Leave out the pictures and transcribe the rest of the records exactly.

------ DATASET EXTRACT ------

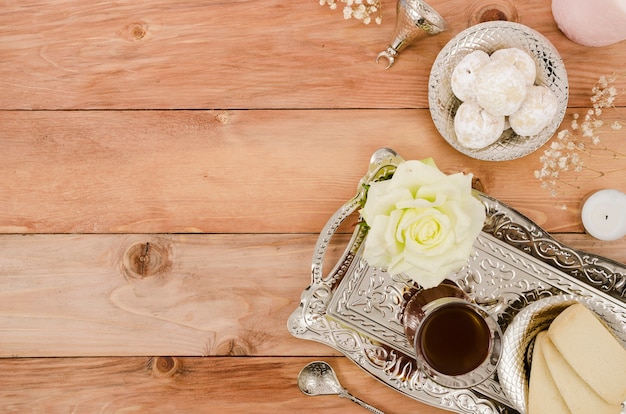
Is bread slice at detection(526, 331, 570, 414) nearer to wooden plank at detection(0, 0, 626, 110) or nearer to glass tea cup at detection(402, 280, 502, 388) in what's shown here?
glass tea cup at detection(402, 280, 502, 388)

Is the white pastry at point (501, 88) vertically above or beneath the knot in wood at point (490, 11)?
beneath

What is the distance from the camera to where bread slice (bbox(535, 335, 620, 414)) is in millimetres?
723

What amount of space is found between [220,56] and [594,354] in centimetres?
73

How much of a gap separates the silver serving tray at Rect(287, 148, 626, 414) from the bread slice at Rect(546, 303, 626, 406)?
0.11m

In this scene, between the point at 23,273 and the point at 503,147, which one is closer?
the point at 503,147

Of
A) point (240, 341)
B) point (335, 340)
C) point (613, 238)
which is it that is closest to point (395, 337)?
point (335, 340)

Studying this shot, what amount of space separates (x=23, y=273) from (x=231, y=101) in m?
0.47

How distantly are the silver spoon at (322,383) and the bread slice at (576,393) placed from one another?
0.29 meters

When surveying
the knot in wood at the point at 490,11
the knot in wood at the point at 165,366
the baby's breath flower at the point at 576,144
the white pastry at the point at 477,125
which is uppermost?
the knot in wood at the point at 490,11

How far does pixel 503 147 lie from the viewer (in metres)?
0.82

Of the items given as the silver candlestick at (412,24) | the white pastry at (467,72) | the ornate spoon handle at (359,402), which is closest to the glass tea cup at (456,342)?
the ornate spoon handle at (359,402)

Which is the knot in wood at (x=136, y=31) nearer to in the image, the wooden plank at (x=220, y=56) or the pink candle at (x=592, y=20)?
the wooden plank at (x=220, y=56)

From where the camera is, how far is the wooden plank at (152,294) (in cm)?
91

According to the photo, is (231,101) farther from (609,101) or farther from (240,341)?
(609,101)
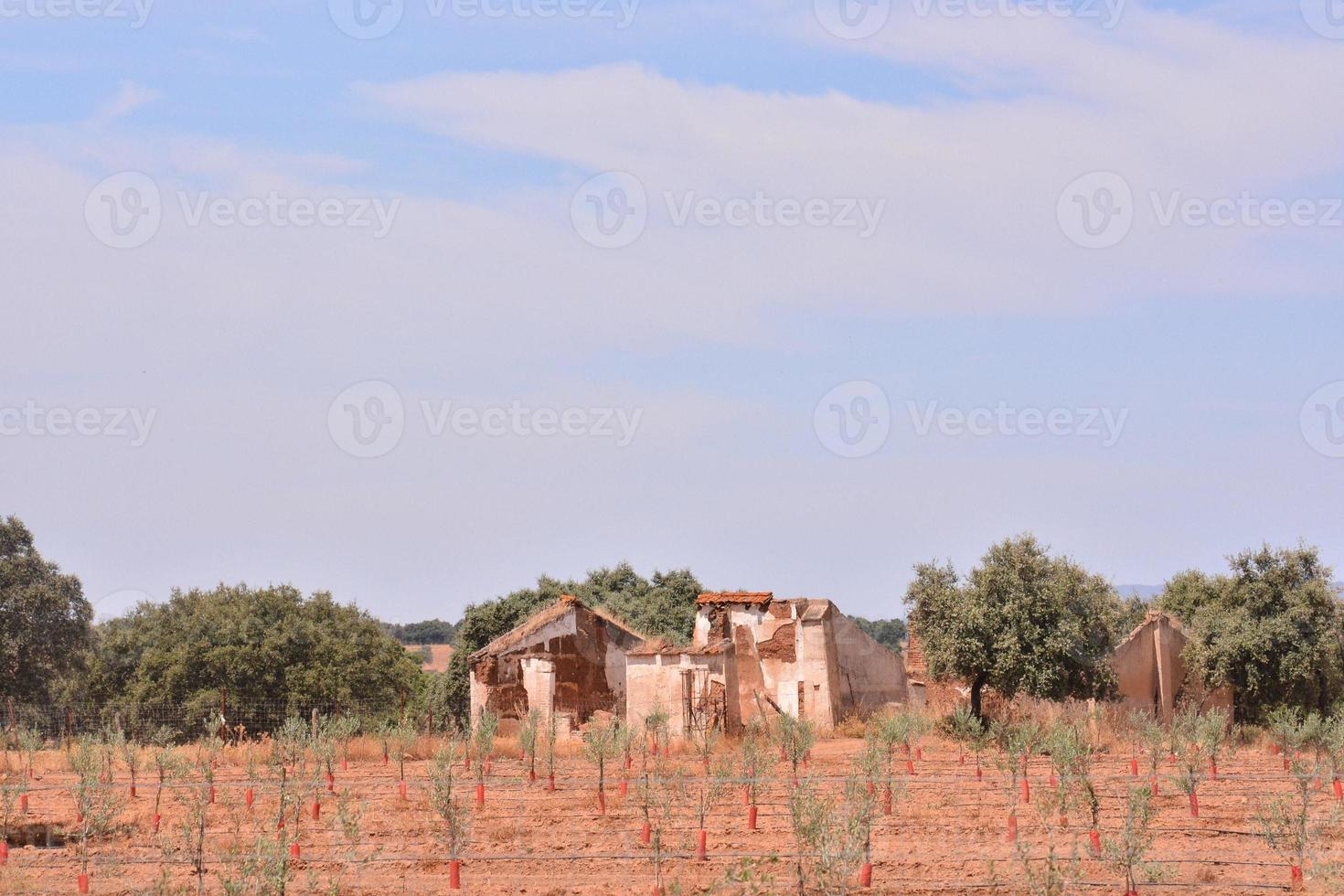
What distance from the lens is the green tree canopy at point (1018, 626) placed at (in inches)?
1387

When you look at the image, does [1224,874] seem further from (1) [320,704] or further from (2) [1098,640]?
(1) [320,704]

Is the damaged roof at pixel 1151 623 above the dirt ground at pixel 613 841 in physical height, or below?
above

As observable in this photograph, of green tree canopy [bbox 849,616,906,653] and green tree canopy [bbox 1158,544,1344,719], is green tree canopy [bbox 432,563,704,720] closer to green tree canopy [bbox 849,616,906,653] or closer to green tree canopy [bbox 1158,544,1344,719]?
green tree canopy [bbox 1158,544,1344,719]

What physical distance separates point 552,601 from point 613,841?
2795 cm

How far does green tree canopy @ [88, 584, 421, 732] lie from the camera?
157 feet

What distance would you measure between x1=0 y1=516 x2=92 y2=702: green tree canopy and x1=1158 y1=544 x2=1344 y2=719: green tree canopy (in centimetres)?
3722

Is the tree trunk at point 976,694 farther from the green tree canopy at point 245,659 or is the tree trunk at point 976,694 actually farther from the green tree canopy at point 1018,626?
the green tree canopy at point 245,659

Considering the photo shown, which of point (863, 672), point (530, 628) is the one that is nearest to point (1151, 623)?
point (863, 672)

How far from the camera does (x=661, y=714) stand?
34969 millimetres

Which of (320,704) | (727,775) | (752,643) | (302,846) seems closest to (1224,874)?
(727,775)

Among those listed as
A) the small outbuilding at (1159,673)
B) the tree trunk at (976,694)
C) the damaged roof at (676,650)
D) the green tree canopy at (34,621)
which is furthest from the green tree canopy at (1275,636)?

------

### EXERCISE RESULT
Is bread slice at detection(526, 331, 570, 414) nearer to wooden plank at detection(0, 0, 626, 110) or nearer to glass tea cup at detection(402, 280, 502, 388) in what's shown here?
glass tea cup at detection(402, 280, 502, 388)

Is the white pastry at point (501, 88) vertically above or beneath the knot in wood at point (490, 11)?
beneath

What is the distance from the camera to where bread slice (bbox(535, 335, 620, 414)) is in millimetres?
723

What amount of space is found between [220,56] and [594,354] in centimetres?
73

How much of a gap separates the silver serving tray at Rect(287, 148, 626, 414) from the bread slice at Rect(546, 303, 626, 406)?
0.11m

In this scene, between the point at 23,273 and the point at 503,147, which one is closer?
the point at 503,147

Of
A) point (240, 341)
B) point (335, 340)
C) point (613, 238)
which is it that is closest to point (395, 337)?
point (335, 340)

Studying this shot, what amount of space separates (x=23, y=273) from (x=231, y=101) in m?
0.47

How distantly are the silver spoon at (322,383) and the bread slice at (576,393) placed from one another?
0.29 meters

When surveying
the knot in wood at the point at 490,11
the knot in wood at the point at 165,366
the baby's breath flower at the point at 576,144
the white pastry at the point at 477,125
which is uppermost?
the knot in wood at the point at 490,11

How far does pixel 503 147 lie from the viewer (in metres)?
0.82

Of the items given as the silver candlestick at (412,24) | the white pastry at (467,72) | the ornate spoon handle at (359,402), which is closest to the glass tea cup at (456,342)?
the ornate spoon handle at (359,402)

Which is the knot in wood at (x=136, y=31) nearer to in the image, the wooden plank at (x=220, y=56) or the pink candle at (x=592, y=20)?
the wooden plank at (x=220, y=56)

From where the camera is, how far is the wooden plank at (152,294) (in cm)?
91

According to the photo, is (231,101) farther from (609,101) or farther from (240,341)?
(609,101)
What distance from the lens is the green tree canopy at point (1018, 626) placed at (in inches)?
1387

When you look at the image, does [1224,874] seem further from (1) [320,704] or further from (2) [1098,640]?
(1) [320,704]

Is the damaged roof at pixel 1151 623 above the dirt ground at pixel 613 841 in physical height, or below?
above

As observable in this photograph, of green tree canopy [bbox 849,616,906,653] and green tree canopy [bbox 1158,544,1344,719], is green tree canopy [bbox 432,563,704,720] closer to green tree canopy [bbox 849,616,906,653] or closer to green tree canopy [bbox 1158,544,1344,719]?
green tree canopy [bbox 1158,544,1344,719]

What physical distance separates point 552,601 from point 613,841?
2795 cm

How far does green tree canopy @ [88, 584, 421, 732] lie from the camera?
157 feet

What distance would you measure between x1=0 y1=516 x2=92 y2=702: green tree canopy and x1=1158 y1=544 x2=1344 y2=719: green tree canopy (in centimetres)?
3722

Is the tree trunk at point 976,694 farther from the green tree canopy at point 245,659 or is the tree trunk at point 976,694 actually farther from the green tree canopy at point 1018,626?
the green tree canopy at point 245,659

Considering the photo shown, which of point (863, 672), point (530, 628) is the one that is nearest to point (1151, 623)?
point (863, 672)

How far from the camera does (x=661, y=714) stand?
34969 millimetres

Which of (320,704) | (727,775) | (752,643) | (302,846) seems closest to (1224,874)?
(727,775)

Among those listed as
A) the small outbuilding at (1159,673)
B) the tree trunk at (976,694)
C) the damaged roof at (676,650)
D) the green tree canopy at (34,621)
which is furthest from the green tree canopy at (1275,636)?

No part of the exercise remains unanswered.